United Airlines’ chief executive officer, Oscar Munoz, has expressed regret for the incident in which a passenger was dragged off one of its flights.
In a statement to coincide with the announcement of a first quarter profit of US$96 million, Munoz said that the scandal in Chicago was a “humbling experience” and that United needs to improve its customer service.
“It is obvious from recent experiences that we need to do a much better job serving our customers,” he said. “The incident that took place aboard flight 3411 has been a humbling experience, and I take full responsibility.

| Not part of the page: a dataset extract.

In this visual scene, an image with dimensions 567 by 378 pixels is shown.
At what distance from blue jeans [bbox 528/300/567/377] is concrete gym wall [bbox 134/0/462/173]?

“This will prove to be a watershed moment for our company, and we are more determined than ever to put our customers at the centre of everything we do. We are dedicated to setting the standard for customer service among US airlines, as we elevate the experience our customers have with us from booking to baggage claim,” Munoz added.
Meanwhile, United has changed its policy on overbooked flights following the incident that saw Dr David Dao lose two front teeth and suffer a broken nose. The US carrier says it will now make sure that crew members are allocated their seats at least an hour prior to the flight’s departure, to avoid the last-minute seats scramble that led to last week’s incident.
The airline’s net profit for Q1 2017 marked a sharp 69% decline compared to the same period last year, although the drop is not related to the incident on flight 3411, which occurred in the second quarter. Company revenues were up 2.7% to US$8.42 billion.